(For a detailed discussion of Verhoeff's algorithm, see: http://www.cs.utsa.edu/~wagner/laws/verhoeff.html)

Jacobus Verhoeff studied human transcription errors and determined that very few categories of errors make up the vast majority of mistakes. Single errors ('1' becomes '2'), adjacent transcription ('12' becomes '21'), and ommiting or adding a digit can account for all but a small percent in many circumstances.

Jacobus figured out that he could use the operation of what's known as the 'dihedral group D5', which derives from the symmetries of a pentagon, and can be represented as the digits 0 through 9, to generate a checksum of the digits. The properties of this operation, in particular the fact that multiplication in the group is defined such that it is non-commutative, resulted in the creation of an algorithm that could detect all single errors and adjacent transcriptions along with the vast majority (>90%) of cases of several other common categories listed by Verhoeff.

It is really quite powerful and not that hard to implement, given the correct tables provided by Verhoeff's efforts.

$ ./verhoeff.py -h
usage: verhoeff.py [-h] [-v] N [N ...]

By default, calculate a Verhoeff checksum for a number. With the '-v'
argument, instead validate a Verhoeff checksummed value.

positional arguments:
  N               integer to calculate or validate the Verhoeff checksum of

optional arguments:
  -h, --help      show this help message and exit
  -v, --validate  validate the integer's Verhoeff checksum (default:
                  calculate the Verhoeff checksum)
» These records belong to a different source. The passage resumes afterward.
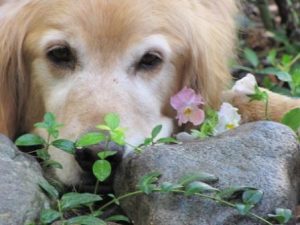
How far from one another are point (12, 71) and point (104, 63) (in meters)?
0.43

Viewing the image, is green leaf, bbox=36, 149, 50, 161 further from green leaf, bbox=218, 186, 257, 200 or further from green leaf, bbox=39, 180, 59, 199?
green leaf, bbox=218, 186, 257, 200

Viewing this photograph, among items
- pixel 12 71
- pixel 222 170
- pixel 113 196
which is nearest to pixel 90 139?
pixel 113 196

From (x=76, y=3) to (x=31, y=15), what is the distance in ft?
0.68

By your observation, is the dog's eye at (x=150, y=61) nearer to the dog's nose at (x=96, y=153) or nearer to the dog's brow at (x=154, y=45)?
the dog's brow at (x=154, y=45)

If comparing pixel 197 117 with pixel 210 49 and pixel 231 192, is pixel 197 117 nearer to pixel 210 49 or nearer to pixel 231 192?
pixel 210 49

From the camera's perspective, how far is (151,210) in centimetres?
226

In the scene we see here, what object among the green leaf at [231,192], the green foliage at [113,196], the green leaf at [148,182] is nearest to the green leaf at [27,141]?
the green foliage at [113,196]

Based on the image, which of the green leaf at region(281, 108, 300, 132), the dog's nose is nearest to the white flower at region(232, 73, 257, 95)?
the green leaf at region(281, 108, 300, 132)

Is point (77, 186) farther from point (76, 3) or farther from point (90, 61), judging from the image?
point (76, 3)

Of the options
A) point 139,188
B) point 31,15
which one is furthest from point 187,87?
point 139,188

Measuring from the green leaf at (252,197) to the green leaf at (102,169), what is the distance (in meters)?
0.42

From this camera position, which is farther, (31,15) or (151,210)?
(31,15)

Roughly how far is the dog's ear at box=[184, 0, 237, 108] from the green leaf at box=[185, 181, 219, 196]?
1.06m

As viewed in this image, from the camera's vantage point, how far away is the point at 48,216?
Answer: 7.29 ft
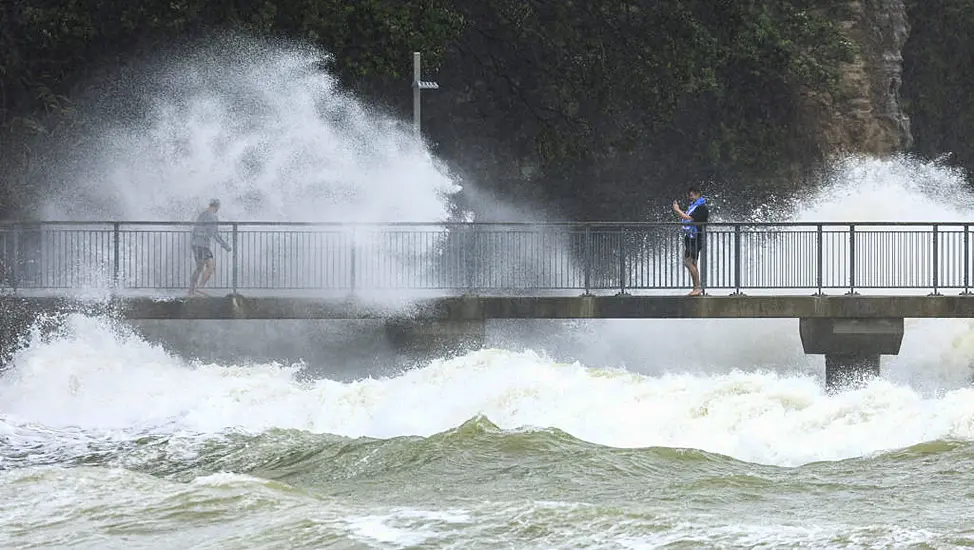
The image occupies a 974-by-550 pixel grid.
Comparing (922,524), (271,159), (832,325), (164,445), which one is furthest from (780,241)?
(922,524)

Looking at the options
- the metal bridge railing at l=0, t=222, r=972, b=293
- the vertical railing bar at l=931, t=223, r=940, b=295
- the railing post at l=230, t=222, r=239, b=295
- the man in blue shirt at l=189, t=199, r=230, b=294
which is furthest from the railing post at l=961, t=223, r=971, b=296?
the man in blue shirt at l=189, t=199, r=230, b=294

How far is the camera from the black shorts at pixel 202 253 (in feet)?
89.1

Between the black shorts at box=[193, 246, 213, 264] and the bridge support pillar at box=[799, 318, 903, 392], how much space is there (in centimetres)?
862

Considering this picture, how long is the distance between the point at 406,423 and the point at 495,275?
20.6ft

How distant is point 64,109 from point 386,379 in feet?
36.7

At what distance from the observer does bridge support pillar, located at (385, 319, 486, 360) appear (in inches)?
1040

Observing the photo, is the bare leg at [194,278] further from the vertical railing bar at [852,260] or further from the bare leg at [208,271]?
the vertical railing bar at [852,260]

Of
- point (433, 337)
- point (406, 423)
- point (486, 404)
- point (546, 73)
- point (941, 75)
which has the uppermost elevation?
point (941, 75)

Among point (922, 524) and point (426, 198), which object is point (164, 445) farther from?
point (426, 198)

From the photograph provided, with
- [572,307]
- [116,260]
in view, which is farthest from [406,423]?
[116,260]

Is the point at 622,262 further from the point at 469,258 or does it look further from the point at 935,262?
the point at 935,262

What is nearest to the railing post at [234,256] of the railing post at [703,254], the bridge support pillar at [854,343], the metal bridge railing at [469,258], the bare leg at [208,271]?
the metal bridge railing at [469,258]

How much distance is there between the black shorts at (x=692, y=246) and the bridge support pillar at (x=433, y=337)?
10.7 feet

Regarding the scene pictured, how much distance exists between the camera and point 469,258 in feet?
90.4
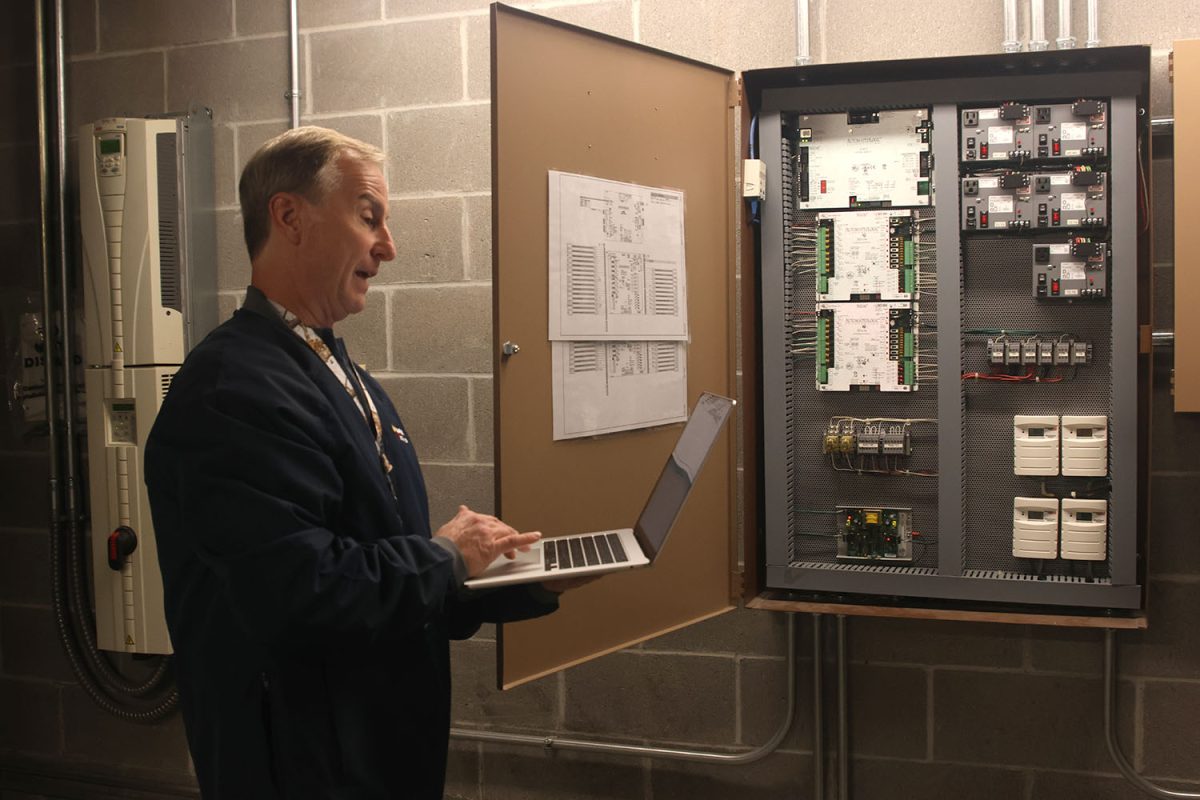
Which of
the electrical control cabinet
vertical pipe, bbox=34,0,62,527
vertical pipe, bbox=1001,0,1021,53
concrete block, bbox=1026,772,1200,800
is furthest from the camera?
vertical pipe, bbox=34,0,62,527

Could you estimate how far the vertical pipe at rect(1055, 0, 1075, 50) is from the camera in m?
2.06

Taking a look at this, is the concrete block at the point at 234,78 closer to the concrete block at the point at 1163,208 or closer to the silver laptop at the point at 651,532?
the silver laptop at the point at 651,532

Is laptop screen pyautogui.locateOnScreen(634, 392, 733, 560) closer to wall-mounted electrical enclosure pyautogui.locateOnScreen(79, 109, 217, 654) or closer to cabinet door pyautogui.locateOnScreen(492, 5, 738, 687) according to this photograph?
cabinet door pyautogui.locateOnScreen(492, 5, 738, 687)

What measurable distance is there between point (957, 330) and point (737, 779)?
1.23 meters

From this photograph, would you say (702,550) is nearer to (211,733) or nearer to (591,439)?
(591,439)

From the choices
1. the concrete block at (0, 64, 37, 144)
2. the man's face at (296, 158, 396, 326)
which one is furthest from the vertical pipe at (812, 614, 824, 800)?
the concrete block at (0, 64, 37, 144)

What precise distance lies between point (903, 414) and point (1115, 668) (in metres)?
0.75

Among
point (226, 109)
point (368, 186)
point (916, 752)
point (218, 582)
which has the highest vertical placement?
point (226, 109)

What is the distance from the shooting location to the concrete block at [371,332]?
2.54 metres

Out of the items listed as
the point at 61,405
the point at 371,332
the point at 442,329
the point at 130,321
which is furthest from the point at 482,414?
the point at 61,405

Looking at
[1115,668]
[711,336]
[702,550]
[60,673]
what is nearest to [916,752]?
[1115,668]

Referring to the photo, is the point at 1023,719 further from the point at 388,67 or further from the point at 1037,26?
the point at 388,67

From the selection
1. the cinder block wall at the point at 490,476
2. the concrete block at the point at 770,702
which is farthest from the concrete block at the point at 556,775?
the concrete block at the point at 770,702

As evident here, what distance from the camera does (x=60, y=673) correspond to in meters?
→ 2.85
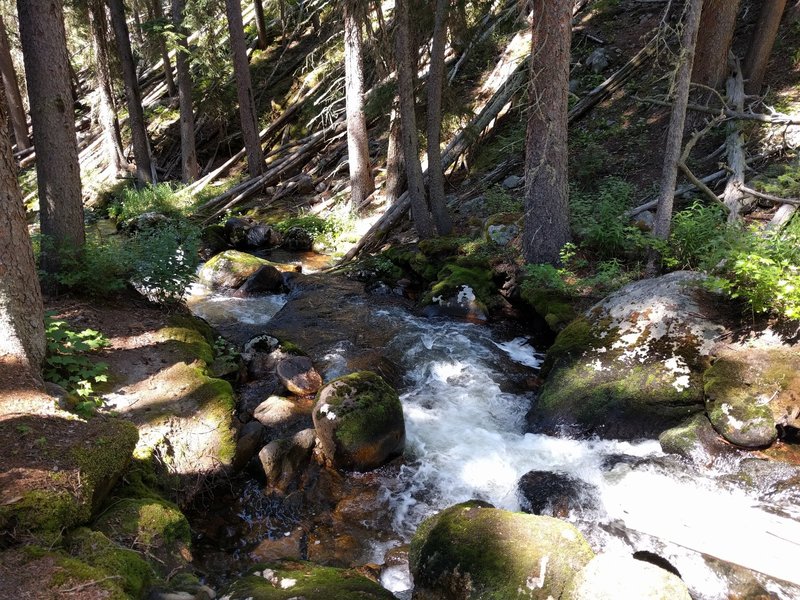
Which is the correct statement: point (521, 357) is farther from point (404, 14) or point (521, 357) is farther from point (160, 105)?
point (160, 105)

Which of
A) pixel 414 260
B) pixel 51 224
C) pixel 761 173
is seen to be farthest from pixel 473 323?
pixel 51 224

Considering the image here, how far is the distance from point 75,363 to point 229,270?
655 cm

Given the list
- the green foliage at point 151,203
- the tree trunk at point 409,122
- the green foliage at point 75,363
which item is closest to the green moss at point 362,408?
the green foliage at point 75,363

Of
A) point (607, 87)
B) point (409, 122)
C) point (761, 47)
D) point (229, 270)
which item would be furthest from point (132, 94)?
point (761, 47)

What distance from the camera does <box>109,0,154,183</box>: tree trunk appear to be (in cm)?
1719

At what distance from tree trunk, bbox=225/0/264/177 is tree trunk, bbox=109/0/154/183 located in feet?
11.6

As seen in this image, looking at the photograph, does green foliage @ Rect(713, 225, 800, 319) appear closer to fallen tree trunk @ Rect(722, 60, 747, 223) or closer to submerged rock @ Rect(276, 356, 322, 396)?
fallen tree trunk @ Rect(722, 60, 747, 223)

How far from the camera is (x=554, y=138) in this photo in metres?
8.90

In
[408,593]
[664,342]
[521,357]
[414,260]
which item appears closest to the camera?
[408,593]

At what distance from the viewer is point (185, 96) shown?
1838 centimetres

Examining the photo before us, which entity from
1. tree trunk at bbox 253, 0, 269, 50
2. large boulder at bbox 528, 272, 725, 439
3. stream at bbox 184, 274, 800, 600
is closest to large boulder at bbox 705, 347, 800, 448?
large boulder at bbox 528, 272, 725, 439

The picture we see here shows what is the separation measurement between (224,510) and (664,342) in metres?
5.54

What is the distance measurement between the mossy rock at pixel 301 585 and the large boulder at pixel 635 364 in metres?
3.45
• Include tests that cover basic checksumming and checking, all single errors, and all adjacent transcriptions
• Implement the error correcting code that's based on Verhoeff's algorithm

In late 2011 I heard about the Verhoeff Checksum Algorithm from a colleague. Further, he mentioned that others had built his algorithm up to an error correcting code (the algorithm for this modification, apparently stuck behind a paywall, is not something I've yet looked into).

We were in the middle of trying to solve a problem about how to reliably instruct clients to provide a key account number with their wire deposits. Clients had to provide the number to a bank representative who would manually transcribe it into the wire deposit instructions.

The possibility of two manual transcriptions (first by the client from our site, then by the bank rep) and the strange realities of the bank wire system meant that the numbers we received with the wires were often incorrect. We thought that if we provided a Verhoeff-checksummed version of the account number, we could improve reliability. For a proof of concept, I stayed late in the office a couple of weeks later and figured out enough about the algorithm to build this python implementation.

There are a number of existing implementations in python, but this one is mine. While we haven't yet scheduled inclusion of Verhoeff checksummed data in our product, it was fun to build this up from a description of the algorithm.